[Excerpts of spatial question data]
-------------------------

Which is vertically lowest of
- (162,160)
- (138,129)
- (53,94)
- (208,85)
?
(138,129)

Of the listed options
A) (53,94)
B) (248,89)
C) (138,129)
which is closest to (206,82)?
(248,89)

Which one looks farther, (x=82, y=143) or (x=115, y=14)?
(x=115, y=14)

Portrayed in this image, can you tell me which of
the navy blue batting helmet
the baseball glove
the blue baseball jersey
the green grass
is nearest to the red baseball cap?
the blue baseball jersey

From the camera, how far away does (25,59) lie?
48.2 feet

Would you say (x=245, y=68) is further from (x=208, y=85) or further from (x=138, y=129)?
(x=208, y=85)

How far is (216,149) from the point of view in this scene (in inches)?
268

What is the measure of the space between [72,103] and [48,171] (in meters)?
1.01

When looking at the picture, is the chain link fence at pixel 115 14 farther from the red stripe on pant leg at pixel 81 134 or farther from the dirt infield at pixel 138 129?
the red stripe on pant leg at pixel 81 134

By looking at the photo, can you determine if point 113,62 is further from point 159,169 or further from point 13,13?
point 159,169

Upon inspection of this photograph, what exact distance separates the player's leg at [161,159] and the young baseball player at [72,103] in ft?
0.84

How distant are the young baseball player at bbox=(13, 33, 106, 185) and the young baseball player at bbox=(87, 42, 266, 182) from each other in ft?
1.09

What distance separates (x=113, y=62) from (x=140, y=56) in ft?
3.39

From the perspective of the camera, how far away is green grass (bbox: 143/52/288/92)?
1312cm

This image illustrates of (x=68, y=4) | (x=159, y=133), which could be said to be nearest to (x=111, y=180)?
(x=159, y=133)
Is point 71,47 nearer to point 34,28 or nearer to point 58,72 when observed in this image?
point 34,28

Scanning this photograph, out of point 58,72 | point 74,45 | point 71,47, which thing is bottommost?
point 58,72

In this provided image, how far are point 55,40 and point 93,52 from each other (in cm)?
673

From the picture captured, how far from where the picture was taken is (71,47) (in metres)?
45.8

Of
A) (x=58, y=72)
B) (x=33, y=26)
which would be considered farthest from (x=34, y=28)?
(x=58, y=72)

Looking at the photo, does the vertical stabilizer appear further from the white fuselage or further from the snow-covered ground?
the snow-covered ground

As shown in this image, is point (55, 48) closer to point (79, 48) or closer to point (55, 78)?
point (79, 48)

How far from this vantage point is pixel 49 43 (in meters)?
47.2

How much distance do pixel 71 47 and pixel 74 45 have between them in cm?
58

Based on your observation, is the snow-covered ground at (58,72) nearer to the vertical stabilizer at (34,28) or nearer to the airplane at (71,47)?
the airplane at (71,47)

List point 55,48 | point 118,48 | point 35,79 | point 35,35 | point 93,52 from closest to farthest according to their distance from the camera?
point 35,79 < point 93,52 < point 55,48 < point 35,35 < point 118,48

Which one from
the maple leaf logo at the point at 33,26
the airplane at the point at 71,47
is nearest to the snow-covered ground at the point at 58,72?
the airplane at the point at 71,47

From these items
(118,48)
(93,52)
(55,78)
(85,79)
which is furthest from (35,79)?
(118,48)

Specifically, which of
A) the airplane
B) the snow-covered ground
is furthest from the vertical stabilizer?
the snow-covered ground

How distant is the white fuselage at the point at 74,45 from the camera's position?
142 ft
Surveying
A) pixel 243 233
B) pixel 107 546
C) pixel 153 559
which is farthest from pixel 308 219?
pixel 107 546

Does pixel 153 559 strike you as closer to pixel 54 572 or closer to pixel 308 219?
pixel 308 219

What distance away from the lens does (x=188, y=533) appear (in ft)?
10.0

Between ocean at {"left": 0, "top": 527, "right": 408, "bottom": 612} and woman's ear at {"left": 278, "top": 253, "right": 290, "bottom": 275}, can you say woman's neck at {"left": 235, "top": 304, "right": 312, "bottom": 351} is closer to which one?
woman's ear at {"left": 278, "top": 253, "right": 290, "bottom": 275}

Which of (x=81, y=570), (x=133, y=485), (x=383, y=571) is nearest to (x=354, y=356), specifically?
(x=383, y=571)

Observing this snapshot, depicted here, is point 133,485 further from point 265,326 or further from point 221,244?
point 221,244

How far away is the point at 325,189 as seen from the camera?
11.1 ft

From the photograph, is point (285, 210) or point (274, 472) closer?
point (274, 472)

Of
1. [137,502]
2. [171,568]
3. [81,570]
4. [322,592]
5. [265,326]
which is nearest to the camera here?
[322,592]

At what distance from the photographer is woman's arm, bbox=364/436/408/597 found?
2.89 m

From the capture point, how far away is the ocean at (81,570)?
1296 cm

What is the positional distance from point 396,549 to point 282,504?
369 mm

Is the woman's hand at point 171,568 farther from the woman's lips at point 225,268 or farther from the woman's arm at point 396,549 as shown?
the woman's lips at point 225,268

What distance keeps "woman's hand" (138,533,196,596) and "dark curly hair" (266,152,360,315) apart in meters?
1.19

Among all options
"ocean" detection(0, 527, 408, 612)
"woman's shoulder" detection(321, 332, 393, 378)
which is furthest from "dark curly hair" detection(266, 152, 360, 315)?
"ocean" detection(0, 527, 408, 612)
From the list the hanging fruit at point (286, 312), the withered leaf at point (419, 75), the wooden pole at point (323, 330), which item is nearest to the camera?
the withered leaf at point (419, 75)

-------------------------

§ **What to produce**
Rewrite every line of the items above as a numbered list, omitting the blank lines.

§ **Exercise solution**
1. Which is vertically lowest of
2. - (162,160)
3. - (138,129)
4. - (53,94)
5. - (208,85)
6. ?
7. (138,129)
8. Of the listed options
9. A) (53,94)
10. B) (248,89)
11. C) (138,129)
12. which is closest to (206,82)?
13. (248,89)
14. Which one looks farther, (x=82, y=143) or (x=115, y=14)?
15. (x=115, y=14)
16. Portrayed in this image, can you tell me which of
17. the navy blue batting helmet
18. the baseball glove
19. the blue baseball jersey
20. the green grass
21. is nearest to the red baseball cap?
22. the blue baseball jersey
23. From the camera, how far away does (25,59) lie?
24. 48.2 feet
25. Would you say (x=245, y=68) is further from (x=208, y=85) or further from (x=138, y=129)?
26. (x=208, y=85)
27. How far is (216,149) from the point of view in this scene (in inches)?
28. 268
29. What is the measure of the space between [72,103] and [48,171] (in meters)?
30. 1.01
31. When looking at the picture, is the chain link fence at pixel 115 14 farther from the red stripe on pant leg at pixel 81 134 or farther from the dirt infield at pixel 138 129?
32. the red stripe on pant leg at pixel 81 134
33. By looking at the photo, can you determine if point 113,62 is further from point 159,169 or further from point 13,13?
34. point 159,169
35. Upon inspection of this photograph, what exact distance separates the player's leg at [161,159] and the young baseball player at [72,103] in ft?
36. 0.84
37. How distant are the young baseball player at bbox=(13, 33, 106, 185) and the young baseball player at bbox=(87, 42, 266, 182) from each other in ft?
38. 1.09
39. What distance separates (x=113, y=62) from (x=140, y=56) in ft?
40. 3.39
41. From the perspective of the camera, how far away is green grass (bbox: 143/52/288/92)?
42. 1312cm
43. This image illustrates of (x=68, y=4) | (x=159, y=133), which could be said to be nearest to (x=111, y=180)?
44. (x=159, y=133)
45. Is point 71,47 nearer to point 34,28 or nearer to point 58,72 when observed in this image?
46. point 34,28
47. Scanning this photograph, out of point 58,72 | point 74,45 | point 71,47, which thing is bottommost?
48. point 58,72
49. In this provided image, how far are point 55,40 and point 93,52 from each other (in cm)?
50. 673
51. From the picture captured, how far from where the picture was taken is (71,47) (in metres)?
52. 45.8
53. Of
54. A) (x=58, y=72)
55. B) (x=33, y=26)
56. which would be considered farthest from (x=34, y=28)?
57. (x=58, y=72)
58. Looking at the photo, does the vertical stabilizer appear further from the white fuselage or further from the snow-covered ground?
59. the snow-covered ground
60. As shown in this image, is point (55, 48) closer to point (79, 48) or closer to point (55, 78)?
61. point (79, 48)
62. How far from this vantage point is pixel 49 43 (in meters)?
63. 47.2
64. How much distance do pixel 71 47 and pixel 74 45 have between them in cm?
65. 58
66. Based on your observation, is the snow-covered ground at (58,72) nearer to the vertical stabilizer at (34,28) or nearer to the airplane at (71,47)?
67. the airplane at (71,47)
68. List point 55,48 | point 118,48 | point 35,79 | point 35,35 | point 93,52 from closest to farthest according to their distance from the camera?
69. point 35,79 < point 93,52 < point 55,48 < point 35,35 < point 118,48
70. Which one from
71. the maple leaf logo at the point at 33,26
72. the airplane at the point at 71,47
73. is nearest to the snow-covered ground at the point at 58,72?
74. the airplane at the point at 71,47
75. From these items
76. (118,48)
77. (93,52)
78. (55,78)
79. (85,79)
80. which is furthest from (35,79)?
81. (118,48)
82. Specifically, which of
83. A) the airplane
84. B) the snow-covered ground
85. is furthest from the vertical stabilizer?
86. the snow-covered ground
87. How distant is the white fuselage at the point at 74,45 from the camera's position?
88. 142 ft
89. Surveying
90. A) pixel 243 233
91. B) pixel 107 546
92. C) pixel 153 559
93. which is farthest from pixel 308 219?
94. pixel 107 546
95. Does pixel 153 559 strike you as closer to pixel 54 572 or closer to pixel 308 219?
96. pixel 308 219
97. What distance away from the lens does (x=188, y=533) appear (in ft)?
98. 10.0
99. Between ocean at {"left": 0, "top": 527, "right": 408, "bottom": 612} and woman's ear at {"left": 278, "top": 253, "right": 290, "bottom": 275}, can you say woman's neck at {"left": 235, "top": 304, "right": 312, "bottom": 351} is closer to which one?
100. woman's ear at {"left": 278, "top": 253, "right": 290, "bottom": 275}
101. Which of (x=81, y=570), (x=133, y=485), (x=383, y=571) is nearest to (x=354, y=356), specifically?
102. (x=383, y=571)
103. Observing this snapshot, depicted here, is point 133,485 further from point 265,326 or further from point 221,244?
104. point 221,244
105. How far away is the point at 325,189 as seen from the camera?
106. 11.1 ft
107. From the photograph, is point (285, 210) or point (274, 472) closer?
108. point (274, 472)
109. Of
110. 1. [137,502]
111. 2. [171,568]
112. 3. [81,570]
113. 4. [322,592]
114. 5. [265,326]
115. which is nearest to the camera here?
116. [322,592]
117. At what distance from the photographer is woman's arm, bbox=364/436/408/597 found?
118. 2.89 m
119. From the capture point, how far away is the ocean at (81,570)?
120. 1296 cm
121. What is the positional distance from point 396,549 to point 282,504?
122. 369 mm
123. Is the woman's hand at point 171,568 farther from the woman's lips at point 225,268 or farther from the woman's arm at point 396,549 as shown?
124. the woman's lips at point 225,268
125. What distance keeps "woman's hand" (138,533,196,596) and "dark curly hair" (266,152,360,315) apart in meters?
126. 1.19
127. Among all options
128. "ocean" detection(0, 527, 408, 612)
129. "woman's shoulder" detection(321, 332, 393, 378)
130. which is furthest from "dark curly hair" detection(266, 152, 360, 315)?
131. "ocean" detection(0, 527, 408, 612)
132. From the list the hanging fruit at point (286, 312), the withered leaf at point (419, 75), the wooden pole at point (323, 330), which item is nearest to the camera?
133. the withered leaf at point (419, 75)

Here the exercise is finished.